The agreement has been made with the US Federal Trade Commission (FTC), with the size of the fine partly due to Facebook ignoring the terms of an earlier settlement over data handling, reached in 2011 following earlier data privacy lapses.
The announcement today caps months of speculation over the size of the fine that Facebook will be expected to pay, as well as other measures imposed on the company.
That's according to Reuters, which reports that the social media giant has agreed to establish a board committee and new executive certifications to help protect user privacy.
Facebook CEO Mark Zuckerberg will be personally responsible for the company's data protection practices
Under these arrangements, Facebook CEO Mark Zuckerberg will be personally responsible for the company's data protection practices. Every three months, he'll be asked to prove that user data is being sufficiently safeguarded.
On Tuesday, the Washington Post reported that the FTC is drafting a new complaint about the way in which Facebook manages user phone numbers and its use of facial recognition technology.
Sources told the Jeff Bezos-owned newspaper that the FTC claims that Facebook not only misled users about its phone number management practices, but also its use of two-factor authentication.
In the complaint, officials have reportedly raised concerns about Facebook's facial recognition policies. They believe the firm has failed to provide users with adequate information on how to switch off the feature.

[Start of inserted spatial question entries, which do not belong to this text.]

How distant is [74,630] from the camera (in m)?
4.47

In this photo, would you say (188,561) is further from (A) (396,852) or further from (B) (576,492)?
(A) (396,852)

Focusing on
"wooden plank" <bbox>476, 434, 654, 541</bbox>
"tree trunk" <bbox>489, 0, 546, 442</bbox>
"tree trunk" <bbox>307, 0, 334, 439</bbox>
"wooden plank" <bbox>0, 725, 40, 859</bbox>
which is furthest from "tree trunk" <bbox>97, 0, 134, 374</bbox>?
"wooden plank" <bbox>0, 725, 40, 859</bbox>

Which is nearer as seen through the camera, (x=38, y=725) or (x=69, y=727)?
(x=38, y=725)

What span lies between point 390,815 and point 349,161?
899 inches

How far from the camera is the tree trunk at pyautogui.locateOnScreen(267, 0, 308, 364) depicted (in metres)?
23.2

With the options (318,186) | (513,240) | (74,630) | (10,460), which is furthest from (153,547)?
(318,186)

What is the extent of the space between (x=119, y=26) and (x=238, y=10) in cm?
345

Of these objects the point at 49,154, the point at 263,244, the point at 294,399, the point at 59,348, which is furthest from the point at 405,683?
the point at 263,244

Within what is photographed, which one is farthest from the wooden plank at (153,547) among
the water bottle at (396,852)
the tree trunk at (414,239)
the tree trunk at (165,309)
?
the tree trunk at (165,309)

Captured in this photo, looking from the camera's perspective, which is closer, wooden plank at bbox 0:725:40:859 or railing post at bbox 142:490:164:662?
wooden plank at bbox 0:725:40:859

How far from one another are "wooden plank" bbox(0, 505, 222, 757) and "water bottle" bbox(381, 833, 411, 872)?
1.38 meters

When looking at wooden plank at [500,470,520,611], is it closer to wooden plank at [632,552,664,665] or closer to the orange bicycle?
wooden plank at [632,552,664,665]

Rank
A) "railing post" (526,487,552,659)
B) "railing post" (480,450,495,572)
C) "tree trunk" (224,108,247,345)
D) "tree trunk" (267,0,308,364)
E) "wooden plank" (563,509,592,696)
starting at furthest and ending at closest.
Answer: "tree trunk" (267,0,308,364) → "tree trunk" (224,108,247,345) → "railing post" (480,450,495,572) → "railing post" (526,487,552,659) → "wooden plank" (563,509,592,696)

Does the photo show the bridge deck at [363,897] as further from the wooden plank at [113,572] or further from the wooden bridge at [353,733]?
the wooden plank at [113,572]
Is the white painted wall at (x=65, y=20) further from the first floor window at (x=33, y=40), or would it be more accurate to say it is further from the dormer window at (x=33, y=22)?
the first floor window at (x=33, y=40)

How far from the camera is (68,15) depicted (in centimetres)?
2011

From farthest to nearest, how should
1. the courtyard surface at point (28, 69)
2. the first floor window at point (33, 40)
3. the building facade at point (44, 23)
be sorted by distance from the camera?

Currently, the platform uses facial recognition technology to provide users with photo tag suggestions. However, around 30 million users may be unaware of the feature and how it is used.
Such a financial punishment for purposeful, blatant illegality is chump change for a company that makes tens of billions of dollars every year
Once approved by the civil division of the US Department of Justice, the multi-billion-dollar fine imposed on Facebook will become one of the largest-ever issued by the FTC.
The settlement comes more than a year after the FTC opened an investigation over Facebook's data sharing practices with political political consultancy Cambridge Analytica. It's estimated that the agency harvested the personal data of 87 million Facebook users.
Over the past few months, the FTC has investigated whether Facebook's handling of user data violated a 2011 agreement reached with the regulator.
Although the $5 billion fine will be the largest in US corporate history, many commentators have argued that it is still too small for a company of the size and influence of Facebook.
Connecticut Senator Richard Blumenthal told Bloomberg: "This reported $5 billion penalty is barely a tap on the wrist, not even a slap. Such a financial punishment for purposeful, blatant illegality is chump change for a company that makes tens of billions of dollars every year."
Marc Rotenberg, president of the Electronic Privacy Information Centre (EPIC), added: "Something clearly has to be done to strengthen the data protection practices of that company."